WHAT YOU NEED TO DO: Return all lines in the material below that contain "upon".

SUPPLIED ENTRIES:
^^^^^^^^^^^^^^^^

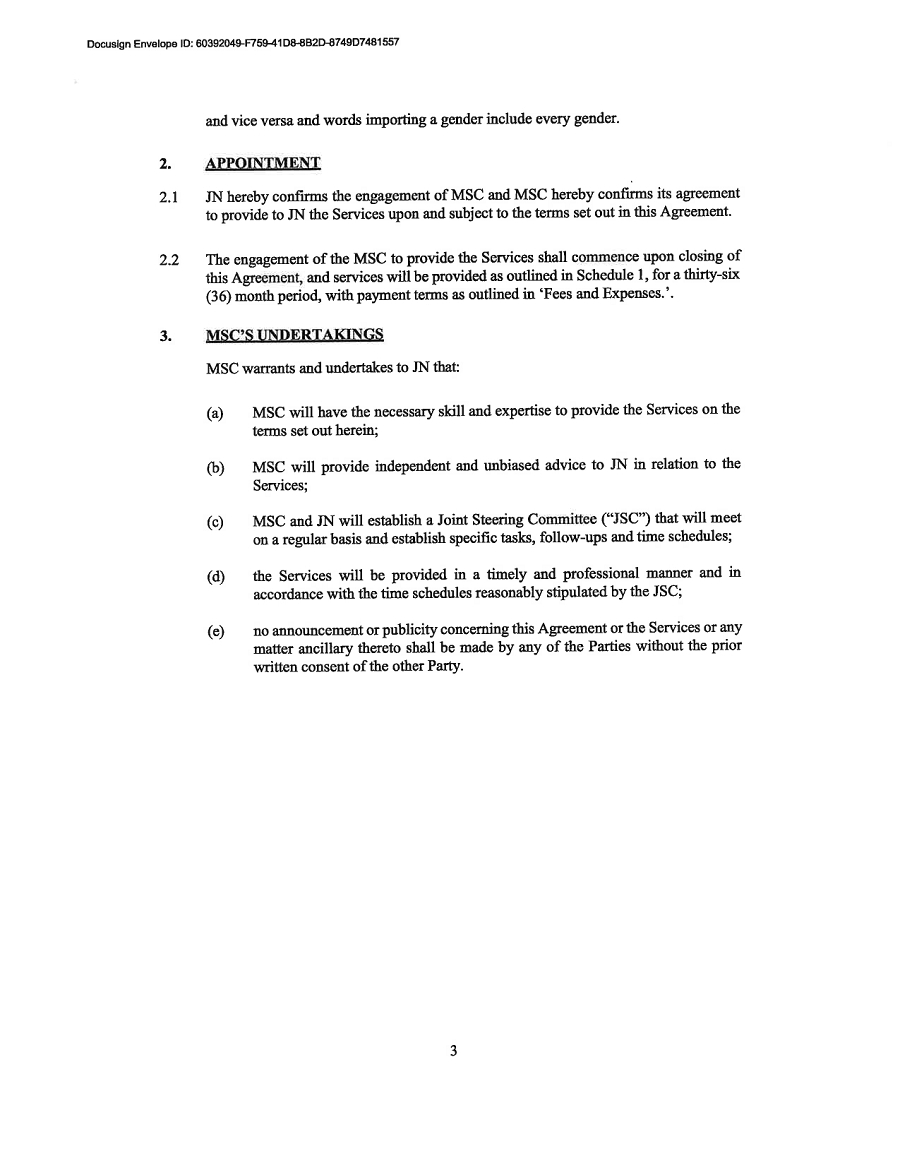 Docusign Envelope ID: 60392049-F759-41D8-8B2D-8749D7481557

and vice versa and words importing a gender include every gender.

2. APPOINTMENT

2.1 JN hereby confirms the engagement of MSC and MSC hereby confirms its agreement to provide to JN the Services upon and subject to the terms set out in this Agreement.

2.2 The engagement of the MSC to provide the Services shall commence upon closing of this Agreement, and services will be provided as outlined in Schedule 1, for a thirty-six (36) month period, with payment terms as outlined in 'Fees and Expenses.'.

3. MSC'S UNDERTAKINGS

MSC warrants and undertakes to JN that:

(a) MSC will have the necessary skill and expertise to provide the Services on the terms set out herein;

(b) MSC will provide independent and unbiased advice to JN in relation to the Services;

(c) MSC and JN will establish a Joint Steering Committee ("JSC") that will meet on a regular basis and establish specific tasks, follow-ups and time schedules;

(d) the Services will be provided in a timely and professional manner and in accordance with the time schedules reasonably stipulated by the JSC;

(e) no announcement or publicity concerning this Agreement or the Services or any matter ancillary thereto shall be made by any of the Parties without the prior written consent of the other Party.

3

^^^^^^^^^^^^^^^^

EXERCISE SOLUTION:
2.1 JN hereby confirms the engagement of MSC and MSC hereby confirms its agreement to provide to JN the Services upon and subject to the terms set out in this Agreement.
2.2 The engagement of the MSC to provide the Services shall commence upon closing of this Agreement, and services will be provided as outlined in Schedule 1, for a thirty-six (36) month period, with payment terms as outlined in 'Fees and Expenses.'.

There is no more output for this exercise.